**Brief**
Rewrite the lines starting at the one containing "Is it the wooden" and ending with the last line, substituting "the viewer" for "the camera" and keeping everything else unchanged.

**Dataset records**
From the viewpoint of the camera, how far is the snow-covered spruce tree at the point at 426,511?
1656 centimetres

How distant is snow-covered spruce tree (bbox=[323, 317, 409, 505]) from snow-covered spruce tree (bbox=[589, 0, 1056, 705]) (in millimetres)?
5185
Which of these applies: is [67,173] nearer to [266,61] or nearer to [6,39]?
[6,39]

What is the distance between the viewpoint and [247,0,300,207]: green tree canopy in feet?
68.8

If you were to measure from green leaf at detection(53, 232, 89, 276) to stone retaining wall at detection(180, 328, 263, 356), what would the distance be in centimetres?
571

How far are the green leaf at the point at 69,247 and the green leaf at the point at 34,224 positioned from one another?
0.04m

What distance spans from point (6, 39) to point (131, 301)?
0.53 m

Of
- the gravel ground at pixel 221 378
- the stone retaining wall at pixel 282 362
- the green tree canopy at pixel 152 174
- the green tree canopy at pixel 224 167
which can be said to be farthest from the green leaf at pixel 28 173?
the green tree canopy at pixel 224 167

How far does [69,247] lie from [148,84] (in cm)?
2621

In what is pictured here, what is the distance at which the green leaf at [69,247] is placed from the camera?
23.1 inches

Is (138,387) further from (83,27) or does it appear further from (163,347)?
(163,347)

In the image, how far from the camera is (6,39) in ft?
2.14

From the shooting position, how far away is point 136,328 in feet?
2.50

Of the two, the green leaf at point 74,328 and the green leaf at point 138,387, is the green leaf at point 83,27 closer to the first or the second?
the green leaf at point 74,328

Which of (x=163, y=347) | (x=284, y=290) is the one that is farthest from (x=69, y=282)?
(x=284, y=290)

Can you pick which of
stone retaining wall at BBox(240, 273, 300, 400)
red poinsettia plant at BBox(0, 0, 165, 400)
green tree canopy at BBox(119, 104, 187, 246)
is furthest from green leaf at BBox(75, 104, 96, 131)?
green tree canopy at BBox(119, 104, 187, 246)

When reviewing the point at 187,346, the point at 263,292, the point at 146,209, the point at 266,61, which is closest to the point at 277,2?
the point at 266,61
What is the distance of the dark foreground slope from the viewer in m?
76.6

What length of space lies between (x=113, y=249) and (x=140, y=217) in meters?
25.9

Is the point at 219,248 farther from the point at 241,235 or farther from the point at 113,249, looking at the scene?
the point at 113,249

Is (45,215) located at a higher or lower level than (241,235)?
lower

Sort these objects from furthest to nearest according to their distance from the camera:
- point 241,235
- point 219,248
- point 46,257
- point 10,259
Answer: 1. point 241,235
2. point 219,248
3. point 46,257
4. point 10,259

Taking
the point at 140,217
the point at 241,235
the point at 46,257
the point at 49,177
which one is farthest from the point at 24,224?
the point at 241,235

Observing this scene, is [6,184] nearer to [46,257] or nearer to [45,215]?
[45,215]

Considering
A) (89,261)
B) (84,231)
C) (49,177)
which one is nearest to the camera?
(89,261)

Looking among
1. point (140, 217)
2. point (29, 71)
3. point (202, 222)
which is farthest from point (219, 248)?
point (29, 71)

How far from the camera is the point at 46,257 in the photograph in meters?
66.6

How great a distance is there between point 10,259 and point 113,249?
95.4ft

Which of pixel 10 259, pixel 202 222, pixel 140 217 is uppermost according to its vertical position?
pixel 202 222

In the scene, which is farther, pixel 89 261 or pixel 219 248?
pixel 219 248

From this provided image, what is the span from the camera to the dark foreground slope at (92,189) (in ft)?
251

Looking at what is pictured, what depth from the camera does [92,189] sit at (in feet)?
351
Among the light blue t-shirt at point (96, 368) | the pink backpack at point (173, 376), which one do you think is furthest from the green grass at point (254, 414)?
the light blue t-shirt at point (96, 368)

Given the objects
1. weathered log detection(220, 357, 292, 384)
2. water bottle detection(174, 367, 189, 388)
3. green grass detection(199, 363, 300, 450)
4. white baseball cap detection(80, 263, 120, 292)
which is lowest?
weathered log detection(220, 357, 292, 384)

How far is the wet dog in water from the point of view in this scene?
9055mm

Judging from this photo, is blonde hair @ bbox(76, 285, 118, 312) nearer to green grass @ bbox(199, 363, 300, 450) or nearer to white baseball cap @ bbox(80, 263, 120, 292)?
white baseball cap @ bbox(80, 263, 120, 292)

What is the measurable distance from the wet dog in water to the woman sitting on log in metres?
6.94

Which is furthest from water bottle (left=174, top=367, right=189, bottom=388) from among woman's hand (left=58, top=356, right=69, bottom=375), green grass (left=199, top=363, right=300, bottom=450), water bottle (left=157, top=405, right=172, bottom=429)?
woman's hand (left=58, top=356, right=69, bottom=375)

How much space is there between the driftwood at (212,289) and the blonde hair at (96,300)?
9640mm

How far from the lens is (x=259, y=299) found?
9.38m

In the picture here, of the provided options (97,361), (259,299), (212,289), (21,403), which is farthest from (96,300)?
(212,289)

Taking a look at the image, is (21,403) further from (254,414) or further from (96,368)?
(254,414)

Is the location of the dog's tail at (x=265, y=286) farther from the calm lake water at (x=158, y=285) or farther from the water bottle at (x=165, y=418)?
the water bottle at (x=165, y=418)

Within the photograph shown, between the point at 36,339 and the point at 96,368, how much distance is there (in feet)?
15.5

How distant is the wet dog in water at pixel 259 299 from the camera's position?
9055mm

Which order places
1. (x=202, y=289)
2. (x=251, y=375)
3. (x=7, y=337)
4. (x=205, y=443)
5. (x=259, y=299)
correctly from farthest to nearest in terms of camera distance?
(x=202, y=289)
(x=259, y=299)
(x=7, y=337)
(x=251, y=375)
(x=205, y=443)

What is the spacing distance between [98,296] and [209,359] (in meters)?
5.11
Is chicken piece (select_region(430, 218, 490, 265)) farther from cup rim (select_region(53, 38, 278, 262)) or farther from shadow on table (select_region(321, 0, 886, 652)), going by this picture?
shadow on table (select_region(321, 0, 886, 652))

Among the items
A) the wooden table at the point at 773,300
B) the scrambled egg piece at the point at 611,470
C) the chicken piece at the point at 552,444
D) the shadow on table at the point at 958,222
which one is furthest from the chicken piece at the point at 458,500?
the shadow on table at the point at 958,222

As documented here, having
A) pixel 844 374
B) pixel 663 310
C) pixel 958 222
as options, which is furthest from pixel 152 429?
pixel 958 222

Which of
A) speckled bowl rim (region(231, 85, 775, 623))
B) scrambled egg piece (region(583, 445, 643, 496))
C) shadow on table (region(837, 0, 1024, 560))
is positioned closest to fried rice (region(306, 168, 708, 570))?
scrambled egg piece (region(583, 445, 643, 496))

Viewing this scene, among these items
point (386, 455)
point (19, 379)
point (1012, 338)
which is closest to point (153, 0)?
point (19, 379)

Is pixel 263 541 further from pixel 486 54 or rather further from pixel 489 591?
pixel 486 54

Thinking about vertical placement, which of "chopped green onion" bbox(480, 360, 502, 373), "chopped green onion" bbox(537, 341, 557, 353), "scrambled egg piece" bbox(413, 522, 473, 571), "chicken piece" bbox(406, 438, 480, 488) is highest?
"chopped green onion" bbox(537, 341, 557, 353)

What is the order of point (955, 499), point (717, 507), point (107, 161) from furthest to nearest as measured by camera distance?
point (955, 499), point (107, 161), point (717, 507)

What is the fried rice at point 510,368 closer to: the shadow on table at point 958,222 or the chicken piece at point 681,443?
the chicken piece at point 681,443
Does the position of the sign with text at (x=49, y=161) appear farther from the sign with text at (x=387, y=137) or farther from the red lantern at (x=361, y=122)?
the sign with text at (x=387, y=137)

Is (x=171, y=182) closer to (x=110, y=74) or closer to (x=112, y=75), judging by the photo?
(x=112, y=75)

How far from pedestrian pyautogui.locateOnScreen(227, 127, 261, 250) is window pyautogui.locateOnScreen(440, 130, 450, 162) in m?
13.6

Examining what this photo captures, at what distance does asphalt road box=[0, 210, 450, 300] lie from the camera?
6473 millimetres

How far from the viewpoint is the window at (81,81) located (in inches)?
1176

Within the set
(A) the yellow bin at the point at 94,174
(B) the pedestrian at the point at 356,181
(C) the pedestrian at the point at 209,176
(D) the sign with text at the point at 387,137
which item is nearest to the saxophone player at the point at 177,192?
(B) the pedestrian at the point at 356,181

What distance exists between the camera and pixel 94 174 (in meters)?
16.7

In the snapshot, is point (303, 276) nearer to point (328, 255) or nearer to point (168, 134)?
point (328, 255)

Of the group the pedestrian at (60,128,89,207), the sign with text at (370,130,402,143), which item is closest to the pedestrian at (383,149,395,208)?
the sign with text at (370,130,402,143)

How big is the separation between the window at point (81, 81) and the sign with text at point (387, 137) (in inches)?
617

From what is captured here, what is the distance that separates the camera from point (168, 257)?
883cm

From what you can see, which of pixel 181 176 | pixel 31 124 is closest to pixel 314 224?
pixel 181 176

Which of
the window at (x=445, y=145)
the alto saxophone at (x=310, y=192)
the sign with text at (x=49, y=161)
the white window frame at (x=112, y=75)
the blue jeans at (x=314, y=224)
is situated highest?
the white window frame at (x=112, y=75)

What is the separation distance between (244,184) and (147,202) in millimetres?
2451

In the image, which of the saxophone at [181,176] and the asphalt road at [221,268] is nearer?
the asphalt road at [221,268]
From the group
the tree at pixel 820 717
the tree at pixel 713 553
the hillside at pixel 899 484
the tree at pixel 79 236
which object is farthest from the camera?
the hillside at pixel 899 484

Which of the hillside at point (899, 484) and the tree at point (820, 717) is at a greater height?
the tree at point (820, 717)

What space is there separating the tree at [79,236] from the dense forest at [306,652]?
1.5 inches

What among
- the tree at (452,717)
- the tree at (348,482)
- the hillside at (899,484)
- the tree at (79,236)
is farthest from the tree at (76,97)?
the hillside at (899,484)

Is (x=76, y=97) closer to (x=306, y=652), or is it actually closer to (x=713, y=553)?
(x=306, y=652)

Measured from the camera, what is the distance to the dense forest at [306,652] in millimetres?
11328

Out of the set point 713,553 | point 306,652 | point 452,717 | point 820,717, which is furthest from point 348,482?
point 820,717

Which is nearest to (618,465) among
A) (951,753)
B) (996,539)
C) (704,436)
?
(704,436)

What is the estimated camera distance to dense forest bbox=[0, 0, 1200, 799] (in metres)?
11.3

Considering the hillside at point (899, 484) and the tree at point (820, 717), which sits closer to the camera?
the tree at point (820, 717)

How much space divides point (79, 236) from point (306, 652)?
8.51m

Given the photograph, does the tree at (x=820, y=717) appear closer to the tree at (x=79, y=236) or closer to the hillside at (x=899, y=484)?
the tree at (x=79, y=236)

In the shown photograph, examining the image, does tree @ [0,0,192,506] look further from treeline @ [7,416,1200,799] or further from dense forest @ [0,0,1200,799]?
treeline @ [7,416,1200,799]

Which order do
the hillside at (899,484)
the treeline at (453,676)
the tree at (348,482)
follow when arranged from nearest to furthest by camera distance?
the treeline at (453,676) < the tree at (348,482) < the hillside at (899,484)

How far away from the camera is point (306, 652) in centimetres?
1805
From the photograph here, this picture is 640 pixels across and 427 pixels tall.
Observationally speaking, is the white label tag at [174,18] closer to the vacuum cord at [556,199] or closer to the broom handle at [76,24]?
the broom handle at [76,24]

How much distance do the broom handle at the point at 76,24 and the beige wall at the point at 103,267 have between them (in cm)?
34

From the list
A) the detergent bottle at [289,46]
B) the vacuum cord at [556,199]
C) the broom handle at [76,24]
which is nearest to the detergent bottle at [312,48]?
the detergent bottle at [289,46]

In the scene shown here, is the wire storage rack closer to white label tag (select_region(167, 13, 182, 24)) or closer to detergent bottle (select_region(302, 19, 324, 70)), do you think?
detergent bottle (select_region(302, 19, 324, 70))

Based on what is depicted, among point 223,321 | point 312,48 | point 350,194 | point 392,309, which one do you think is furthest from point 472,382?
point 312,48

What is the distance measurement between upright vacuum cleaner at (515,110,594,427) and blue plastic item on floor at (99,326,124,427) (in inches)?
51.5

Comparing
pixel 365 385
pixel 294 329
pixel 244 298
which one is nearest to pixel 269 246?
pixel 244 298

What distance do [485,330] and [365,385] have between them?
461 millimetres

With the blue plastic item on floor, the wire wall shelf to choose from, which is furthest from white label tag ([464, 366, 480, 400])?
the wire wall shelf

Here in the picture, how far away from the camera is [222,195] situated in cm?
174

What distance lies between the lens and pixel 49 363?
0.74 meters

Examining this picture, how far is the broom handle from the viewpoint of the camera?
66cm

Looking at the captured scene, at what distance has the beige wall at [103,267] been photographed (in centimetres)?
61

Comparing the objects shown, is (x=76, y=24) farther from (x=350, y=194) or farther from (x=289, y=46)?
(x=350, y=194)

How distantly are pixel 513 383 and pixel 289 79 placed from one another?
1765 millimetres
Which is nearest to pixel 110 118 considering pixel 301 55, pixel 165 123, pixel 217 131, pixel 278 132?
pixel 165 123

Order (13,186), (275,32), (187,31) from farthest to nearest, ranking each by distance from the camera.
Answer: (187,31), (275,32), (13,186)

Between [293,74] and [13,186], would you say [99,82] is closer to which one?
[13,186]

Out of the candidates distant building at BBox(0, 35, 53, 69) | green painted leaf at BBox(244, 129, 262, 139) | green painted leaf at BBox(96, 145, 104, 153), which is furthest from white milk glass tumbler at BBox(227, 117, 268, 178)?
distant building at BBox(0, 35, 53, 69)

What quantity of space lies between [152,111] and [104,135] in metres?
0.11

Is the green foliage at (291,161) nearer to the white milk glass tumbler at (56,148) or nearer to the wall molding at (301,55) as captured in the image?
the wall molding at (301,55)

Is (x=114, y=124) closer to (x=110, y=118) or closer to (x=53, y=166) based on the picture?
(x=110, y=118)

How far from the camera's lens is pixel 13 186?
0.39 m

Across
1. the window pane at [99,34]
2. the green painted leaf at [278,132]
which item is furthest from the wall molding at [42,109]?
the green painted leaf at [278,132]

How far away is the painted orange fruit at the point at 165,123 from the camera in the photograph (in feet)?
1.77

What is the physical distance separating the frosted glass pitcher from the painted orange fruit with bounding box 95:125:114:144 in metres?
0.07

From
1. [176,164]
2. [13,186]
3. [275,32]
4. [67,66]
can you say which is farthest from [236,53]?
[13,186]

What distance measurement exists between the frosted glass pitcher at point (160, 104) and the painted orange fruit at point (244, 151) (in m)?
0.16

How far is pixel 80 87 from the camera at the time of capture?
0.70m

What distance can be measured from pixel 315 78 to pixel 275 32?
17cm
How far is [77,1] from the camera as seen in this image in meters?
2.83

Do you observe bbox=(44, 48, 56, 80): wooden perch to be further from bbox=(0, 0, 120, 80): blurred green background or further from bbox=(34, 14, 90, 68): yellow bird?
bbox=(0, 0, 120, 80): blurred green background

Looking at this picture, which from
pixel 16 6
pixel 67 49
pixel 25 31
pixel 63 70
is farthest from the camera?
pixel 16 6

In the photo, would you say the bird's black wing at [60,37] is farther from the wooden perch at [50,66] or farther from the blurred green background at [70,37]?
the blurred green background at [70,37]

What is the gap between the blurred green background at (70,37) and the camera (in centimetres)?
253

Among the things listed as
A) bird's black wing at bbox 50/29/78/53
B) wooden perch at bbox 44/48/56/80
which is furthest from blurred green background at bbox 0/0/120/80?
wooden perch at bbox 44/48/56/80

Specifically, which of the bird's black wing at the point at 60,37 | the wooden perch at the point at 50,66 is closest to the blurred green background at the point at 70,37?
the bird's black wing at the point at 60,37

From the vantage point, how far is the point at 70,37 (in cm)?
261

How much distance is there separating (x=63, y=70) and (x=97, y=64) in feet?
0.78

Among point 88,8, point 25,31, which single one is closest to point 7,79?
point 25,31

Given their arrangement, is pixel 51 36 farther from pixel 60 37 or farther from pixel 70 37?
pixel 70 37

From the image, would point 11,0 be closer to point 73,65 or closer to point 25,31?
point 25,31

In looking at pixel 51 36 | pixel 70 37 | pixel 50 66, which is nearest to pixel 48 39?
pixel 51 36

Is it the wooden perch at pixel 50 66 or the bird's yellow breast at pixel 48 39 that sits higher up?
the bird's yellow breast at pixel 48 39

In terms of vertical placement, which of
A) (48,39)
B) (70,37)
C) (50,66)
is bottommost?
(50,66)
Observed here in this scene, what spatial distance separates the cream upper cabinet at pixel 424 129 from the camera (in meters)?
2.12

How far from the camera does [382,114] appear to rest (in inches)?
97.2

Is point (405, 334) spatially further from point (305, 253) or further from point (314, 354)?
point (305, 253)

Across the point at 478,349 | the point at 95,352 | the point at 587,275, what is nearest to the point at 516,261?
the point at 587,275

**Finished task**
Is it the wooden perch at pixel 50 66 or the bird's yellow breast at pixel 48 39 that sits higher up?
the bird's yellow breast at pixel 48 39

In terms of vertical placement, which of
A) (48,39)
B) (70,37)
C) (50,66)
is bottommost?
(50,66)
Observed here in this scene, what spatial distance separates the cream upper cabinet at pixel 424 129 from the viewer (in meters)?
2.12

How far from the viewer does [382,114] appear to rest (in inches)?
97.2

Is point (405, 334) spatially further from point (305, 253) or further from point (314, 354)?
point (305, 253)

Across the point at 478,349 | the point at 95,352 | the point at 587,275, what is nearest to the point at 516,261?
the point at 587,275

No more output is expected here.